[Supplied data]
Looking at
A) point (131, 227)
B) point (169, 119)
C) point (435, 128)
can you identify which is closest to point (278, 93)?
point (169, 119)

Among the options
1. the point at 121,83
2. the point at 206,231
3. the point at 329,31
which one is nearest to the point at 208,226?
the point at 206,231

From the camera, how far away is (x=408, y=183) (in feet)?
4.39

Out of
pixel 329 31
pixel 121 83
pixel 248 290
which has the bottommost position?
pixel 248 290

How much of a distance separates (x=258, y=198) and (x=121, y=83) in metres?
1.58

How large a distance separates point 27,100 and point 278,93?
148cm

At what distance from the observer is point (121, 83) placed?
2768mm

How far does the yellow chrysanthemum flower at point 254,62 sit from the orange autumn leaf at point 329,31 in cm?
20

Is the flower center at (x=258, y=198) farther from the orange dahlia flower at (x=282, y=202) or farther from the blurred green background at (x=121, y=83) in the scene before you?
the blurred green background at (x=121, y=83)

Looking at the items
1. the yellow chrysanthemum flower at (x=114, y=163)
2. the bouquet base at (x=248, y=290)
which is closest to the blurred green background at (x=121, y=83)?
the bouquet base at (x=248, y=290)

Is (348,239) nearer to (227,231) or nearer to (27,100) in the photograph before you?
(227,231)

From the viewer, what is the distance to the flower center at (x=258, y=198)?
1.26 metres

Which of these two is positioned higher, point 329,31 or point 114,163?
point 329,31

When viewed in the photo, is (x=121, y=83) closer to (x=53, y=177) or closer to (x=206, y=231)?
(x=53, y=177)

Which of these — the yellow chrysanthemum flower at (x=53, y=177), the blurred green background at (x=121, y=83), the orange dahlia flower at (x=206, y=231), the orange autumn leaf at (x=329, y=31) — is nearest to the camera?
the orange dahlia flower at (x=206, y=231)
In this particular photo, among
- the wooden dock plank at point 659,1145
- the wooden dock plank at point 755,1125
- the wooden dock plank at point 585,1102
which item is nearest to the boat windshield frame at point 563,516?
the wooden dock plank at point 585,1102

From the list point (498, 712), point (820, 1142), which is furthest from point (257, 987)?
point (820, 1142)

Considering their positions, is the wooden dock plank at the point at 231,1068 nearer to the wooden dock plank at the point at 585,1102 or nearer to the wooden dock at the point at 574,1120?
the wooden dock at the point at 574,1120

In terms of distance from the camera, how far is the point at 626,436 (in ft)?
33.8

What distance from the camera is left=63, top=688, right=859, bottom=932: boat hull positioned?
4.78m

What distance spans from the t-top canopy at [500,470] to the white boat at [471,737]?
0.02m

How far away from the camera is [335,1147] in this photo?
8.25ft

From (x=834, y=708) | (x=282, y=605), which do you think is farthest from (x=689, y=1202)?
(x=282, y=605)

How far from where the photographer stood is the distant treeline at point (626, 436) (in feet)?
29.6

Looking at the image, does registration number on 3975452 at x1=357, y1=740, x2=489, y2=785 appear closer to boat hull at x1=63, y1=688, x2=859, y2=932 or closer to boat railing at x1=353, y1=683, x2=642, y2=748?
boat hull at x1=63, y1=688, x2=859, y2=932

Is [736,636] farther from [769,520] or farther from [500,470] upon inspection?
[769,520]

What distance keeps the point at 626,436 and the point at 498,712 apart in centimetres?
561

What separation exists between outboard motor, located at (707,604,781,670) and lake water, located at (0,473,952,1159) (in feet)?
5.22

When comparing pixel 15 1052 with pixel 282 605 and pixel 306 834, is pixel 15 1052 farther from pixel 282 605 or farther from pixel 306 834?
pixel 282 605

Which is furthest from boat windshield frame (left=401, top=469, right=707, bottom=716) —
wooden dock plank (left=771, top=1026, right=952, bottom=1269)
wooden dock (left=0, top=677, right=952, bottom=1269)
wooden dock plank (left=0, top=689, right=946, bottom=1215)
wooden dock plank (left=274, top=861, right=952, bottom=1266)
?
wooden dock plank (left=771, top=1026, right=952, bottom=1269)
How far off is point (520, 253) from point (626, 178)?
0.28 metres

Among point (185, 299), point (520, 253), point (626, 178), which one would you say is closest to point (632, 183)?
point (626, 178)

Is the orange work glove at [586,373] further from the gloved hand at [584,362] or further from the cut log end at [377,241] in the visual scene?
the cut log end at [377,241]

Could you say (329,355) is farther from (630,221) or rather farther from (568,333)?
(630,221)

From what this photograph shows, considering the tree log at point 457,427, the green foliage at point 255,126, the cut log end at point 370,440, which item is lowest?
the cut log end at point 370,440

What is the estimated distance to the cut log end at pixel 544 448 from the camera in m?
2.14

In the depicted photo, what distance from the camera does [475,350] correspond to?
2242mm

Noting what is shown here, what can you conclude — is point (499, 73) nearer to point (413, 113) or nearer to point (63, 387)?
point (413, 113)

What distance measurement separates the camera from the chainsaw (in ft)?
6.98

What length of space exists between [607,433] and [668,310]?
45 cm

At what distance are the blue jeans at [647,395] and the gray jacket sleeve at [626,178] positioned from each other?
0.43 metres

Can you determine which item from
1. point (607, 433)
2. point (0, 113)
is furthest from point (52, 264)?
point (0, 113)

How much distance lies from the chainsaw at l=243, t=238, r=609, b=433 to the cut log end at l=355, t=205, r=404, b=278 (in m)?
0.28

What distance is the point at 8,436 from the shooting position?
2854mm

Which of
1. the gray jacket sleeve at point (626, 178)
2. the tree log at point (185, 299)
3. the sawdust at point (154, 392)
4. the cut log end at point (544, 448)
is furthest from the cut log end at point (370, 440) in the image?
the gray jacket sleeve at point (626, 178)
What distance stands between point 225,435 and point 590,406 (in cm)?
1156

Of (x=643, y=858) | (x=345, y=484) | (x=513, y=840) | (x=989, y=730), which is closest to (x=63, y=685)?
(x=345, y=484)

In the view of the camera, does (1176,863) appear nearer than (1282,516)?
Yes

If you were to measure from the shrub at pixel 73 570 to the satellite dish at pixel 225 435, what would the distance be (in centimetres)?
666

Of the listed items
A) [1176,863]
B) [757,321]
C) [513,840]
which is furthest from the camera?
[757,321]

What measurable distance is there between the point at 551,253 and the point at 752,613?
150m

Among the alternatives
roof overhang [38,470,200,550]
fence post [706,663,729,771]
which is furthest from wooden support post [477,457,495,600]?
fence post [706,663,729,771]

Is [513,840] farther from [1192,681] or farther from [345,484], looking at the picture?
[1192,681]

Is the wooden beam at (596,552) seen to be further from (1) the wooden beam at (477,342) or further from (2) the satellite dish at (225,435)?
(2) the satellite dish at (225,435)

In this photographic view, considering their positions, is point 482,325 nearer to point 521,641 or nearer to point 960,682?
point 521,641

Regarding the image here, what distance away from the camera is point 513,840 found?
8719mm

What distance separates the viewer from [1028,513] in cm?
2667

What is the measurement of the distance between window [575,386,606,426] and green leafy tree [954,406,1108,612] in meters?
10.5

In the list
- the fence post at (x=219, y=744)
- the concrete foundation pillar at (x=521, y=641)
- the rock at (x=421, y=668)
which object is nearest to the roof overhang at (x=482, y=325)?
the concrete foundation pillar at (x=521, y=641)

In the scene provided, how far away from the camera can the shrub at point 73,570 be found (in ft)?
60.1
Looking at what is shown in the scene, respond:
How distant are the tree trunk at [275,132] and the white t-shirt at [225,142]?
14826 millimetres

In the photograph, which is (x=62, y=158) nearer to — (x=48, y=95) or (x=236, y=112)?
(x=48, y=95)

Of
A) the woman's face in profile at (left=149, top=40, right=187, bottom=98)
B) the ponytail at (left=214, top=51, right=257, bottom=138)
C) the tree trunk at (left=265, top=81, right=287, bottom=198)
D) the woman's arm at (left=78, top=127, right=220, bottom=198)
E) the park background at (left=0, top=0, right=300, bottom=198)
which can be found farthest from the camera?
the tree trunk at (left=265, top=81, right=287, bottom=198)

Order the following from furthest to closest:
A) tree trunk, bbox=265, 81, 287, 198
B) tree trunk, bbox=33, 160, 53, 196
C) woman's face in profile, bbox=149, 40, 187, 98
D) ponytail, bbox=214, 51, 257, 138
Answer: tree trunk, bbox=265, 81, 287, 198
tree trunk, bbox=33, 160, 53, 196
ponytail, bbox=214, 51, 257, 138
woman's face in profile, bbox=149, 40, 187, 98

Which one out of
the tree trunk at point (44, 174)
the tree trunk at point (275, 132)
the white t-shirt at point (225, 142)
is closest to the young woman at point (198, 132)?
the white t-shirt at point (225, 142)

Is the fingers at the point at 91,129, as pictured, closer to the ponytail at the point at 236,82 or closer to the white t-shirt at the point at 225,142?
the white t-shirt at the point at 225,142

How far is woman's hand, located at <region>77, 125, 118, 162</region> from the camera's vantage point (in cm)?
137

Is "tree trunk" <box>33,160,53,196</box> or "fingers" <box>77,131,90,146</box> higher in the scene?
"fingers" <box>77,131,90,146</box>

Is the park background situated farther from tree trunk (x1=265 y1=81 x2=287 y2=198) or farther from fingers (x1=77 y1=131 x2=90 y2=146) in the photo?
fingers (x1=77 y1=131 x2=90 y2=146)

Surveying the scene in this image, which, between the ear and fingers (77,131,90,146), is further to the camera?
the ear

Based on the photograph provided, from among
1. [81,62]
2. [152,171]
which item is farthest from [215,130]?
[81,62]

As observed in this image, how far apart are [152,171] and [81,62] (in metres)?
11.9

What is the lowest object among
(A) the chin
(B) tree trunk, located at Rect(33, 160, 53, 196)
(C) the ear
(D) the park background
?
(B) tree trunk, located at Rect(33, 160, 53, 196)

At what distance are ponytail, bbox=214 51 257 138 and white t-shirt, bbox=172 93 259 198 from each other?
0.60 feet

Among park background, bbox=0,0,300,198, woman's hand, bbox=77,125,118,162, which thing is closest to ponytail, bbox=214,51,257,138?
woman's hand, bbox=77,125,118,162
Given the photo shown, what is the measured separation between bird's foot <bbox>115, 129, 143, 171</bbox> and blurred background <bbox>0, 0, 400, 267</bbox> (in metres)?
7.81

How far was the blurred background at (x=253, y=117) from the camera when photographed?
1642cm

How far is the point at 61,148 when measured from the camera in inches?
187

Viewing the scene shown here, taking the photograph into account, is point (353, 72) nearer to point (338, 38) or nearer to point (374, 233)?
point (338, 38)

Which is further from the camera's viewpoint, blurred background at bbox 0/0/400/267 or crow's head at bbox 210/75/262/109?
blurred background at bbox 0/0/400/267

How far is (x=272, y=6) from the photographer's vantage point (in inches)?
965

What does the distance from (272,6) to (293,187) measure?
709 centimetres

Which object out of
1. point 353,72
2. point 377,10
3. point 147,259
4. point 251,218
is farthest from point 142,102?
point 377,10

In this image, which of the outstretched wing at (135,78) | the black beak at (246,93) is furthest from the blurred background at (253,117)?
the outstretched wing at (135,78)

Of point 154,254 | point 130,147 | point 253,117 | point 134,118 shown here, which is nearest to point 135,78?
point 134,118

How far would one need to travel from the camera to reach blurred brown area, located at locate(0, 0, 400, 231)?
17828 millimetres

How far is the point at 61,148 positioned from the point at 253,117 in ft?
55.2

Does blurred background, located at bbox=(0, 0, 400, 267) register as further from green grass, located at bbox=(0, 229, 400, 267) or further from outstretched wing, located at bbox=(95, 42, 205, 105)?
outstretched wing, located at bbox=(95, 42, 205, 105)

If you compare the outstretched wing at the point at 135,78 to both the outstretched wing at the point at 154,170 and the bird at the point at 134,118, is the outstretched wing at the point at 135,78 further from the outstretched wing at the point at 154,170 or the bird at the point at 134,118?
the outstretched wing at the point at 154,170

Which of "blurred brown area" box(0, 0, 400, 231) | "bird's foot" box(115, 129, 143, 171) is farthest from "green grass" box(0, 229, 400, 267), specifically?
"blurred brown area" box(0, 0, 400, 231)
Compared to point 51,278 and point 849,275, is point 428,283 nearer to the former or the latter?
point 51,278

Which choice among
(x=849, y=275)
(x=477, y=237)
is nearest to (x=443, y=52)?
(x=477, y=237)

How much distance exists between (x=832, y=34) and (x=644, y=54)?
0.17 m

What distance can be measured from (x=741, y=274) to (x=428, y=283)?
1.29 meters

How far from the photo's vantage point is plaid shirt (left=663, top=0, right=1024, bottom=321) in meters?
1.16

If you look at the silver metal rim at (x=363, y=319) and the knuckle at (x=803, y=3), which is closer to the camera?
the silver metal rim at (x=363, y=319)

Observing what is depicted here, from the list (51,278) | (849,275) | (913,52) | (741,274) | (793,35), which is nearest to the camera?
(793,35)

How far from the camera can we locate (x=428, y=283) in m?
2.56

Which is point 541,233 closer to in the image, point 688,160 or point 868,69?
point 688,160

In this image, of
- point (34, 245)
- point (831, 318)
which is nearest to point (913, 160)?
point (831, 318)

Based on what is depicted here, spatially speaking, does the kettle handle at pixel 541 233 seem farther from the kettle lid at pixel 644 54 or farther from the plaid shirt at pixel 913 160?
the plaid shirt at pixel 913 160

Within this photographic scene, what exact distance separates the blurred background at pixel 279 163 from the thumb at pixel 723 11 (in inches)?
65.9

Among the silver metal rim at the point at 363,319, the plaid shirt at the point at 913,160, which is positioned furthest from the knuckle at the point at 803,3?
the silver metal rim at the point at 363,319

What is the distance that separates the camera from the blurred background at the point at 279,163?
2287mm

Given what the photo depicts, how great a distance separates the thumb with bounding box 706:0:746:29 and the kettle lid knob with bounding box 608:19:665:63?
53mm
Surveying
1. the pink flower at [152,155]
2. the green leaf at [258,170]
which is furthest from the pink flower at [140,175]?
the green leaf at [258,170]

[Task instructions] Copy the records from the line containing "Given what the" through the end of the records, inclusive, and swap "pink flower" for "magenta flower". Keep everything else unchanged.

[Exercise output]
Given what the photo depicts, how great a distance separates the thumb with bounding box 706:0:746:29 and the kettle lid knob with bounding box 608:19:665:63?
53mm
Surveying
1. the magenta flower at [152,155]
2. the green leaf at [258,170]
which is furthest from the magenta flower at [140,175]?
the green leaf at [258,170]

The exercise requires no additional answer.